__Aim of the task__.
Look through the data below and extract, unchanged, the lines from the one that contains "(kcal) | 76 | 7 | 0% |" to the one that contains "442.3 | 39.8 | 2% |", both included.
**** Record extracts
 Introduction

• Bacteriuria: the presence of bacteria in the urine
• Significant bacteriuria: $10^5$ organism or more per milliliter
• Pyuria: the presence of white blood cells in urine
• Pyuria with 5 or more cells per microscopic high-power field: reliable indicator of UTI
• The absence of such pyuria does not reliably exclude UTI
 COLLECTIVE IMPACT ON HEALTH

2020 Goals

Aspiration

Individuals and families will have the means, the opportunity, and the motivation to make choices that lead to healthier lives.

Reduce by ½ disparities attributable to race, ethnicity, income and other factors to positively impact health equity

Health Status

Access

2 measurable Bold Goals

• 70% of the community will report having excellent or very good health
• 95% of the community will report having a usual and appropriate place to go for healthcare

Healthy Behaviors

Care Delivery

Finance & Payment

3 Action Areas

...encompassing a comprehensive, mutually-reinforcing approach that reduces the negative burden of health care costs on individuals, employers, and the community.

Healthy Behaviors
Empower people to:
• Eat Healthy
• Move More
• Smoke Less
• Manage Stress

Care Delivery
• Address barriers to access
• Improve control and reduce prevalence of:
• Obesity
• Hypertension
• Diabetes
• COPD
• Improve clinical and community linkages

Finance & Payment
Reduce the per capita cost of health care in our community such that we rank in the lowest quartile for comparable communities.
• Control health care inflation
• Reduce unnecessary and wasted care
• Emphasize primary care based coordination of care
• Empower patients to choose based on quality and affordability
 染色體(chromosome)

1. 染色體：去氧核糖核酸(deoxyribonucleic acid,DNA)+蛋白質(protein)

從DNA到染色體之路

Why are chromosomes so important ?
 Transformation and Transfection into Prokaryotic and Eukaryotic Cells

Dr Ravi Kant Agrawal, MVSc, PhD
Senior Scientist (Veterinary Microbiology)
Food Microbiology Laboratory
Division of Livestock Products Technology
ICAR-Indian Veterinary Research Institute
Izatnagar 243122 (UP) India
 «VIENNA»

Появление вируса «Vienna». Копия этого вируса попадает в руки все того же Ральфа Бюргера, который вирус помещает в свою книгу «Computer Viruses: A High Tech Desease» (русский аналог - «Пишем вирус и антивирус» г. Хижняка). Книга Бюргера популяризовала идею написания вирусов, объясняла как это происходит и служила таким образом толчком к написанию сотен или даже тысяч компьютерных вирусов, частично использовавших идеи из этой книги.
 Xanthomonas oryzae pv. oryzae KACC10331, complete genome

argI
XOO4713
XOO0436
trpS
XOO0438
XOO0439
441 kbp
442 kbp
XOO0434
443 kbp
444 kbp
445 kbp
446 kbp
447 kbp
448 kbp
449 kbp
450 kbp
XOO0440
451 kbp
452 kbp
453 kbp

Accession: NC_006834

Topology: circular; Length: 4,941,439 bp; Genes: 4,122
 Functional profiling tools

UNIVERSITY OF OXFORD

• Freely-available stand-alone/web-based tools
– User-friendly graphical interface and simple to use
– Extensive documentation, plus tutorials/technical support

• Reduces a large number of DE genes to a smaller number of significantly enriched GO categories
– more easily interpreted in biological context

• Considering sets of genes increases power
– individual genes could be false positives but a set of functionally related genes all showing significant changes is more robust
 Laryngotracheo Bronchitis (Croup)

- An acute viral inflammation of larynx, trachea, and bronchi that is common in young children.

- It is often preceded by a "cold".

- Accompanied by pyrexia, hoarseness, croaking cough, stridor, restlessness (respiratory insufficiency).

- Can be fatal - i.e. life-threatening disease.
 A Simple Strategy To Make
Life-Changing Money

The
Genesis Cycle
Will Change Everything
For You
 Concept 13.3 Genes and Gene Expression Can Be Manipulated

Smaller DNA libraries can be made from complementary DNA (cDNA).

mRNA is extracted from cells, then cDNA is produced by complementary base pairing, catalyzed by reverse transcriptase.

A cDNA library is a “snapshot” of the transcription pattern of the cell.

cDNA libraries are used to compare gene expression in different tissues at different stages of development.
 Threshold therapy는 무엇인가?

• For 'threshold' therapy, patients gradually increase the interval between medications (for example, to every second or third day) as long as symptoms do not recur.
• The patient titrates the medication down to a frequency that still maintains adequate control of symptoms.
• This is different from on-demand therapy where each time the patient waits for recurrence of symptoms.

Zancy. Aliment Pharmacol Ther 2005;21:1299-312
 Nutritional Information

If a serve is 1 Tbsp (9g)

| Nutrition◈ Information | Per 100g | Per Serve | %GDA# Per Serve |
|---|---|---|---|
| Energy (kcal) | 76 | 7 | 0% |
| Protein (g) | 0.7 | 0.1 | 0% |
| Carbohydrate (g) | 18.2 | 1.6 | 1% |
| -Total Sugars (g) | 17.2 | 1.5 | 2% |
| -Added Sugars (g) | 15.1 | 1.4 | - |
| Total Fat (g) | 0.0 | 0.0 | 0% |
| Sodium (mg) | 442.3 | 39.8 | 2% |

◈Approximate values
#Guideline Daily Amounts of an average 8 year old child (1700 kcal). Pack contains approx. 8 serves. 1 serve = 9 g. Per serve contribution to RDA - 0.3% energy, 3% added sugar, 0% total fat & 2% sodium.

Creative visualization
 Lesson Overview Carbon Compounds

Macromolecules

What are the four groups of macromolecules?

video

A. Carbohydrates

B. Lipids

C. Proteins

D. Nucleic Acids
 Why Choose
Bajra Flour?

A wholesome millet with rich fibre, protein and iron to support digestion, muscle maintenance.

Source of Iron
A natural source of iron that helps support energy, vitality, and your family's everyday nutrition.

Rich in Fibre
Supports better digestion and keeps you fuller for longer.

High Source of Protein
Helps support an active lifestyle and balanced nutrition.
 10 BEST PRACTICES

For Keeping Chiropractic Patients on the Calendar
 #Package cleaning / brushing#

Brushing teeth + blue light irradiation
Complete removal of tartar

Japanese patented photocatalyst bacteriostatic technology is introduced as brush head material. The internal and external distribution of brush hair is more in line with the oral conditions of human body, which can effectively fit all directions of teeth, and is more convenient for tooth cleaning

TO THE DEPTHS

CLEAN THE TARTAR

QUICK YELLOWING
********
__The answer__.
| Energy (kcal) | 76 | 7 | 0% |
| Protein (g) | 0.7 | 0.1 | 0% |
| Carbohydrate (g) | 18.2 | 1.6 | 1% |
| -Total Sugars (g) | 17.2 | 1.5 | 2% |
| -Added Sugars (g) | 15.1 | 1.4 | - |
| Total Fat (g) | 0.0 | 0.0 | 0% |
| Sodium (mg) | 442.3 | 39.8 | 2% |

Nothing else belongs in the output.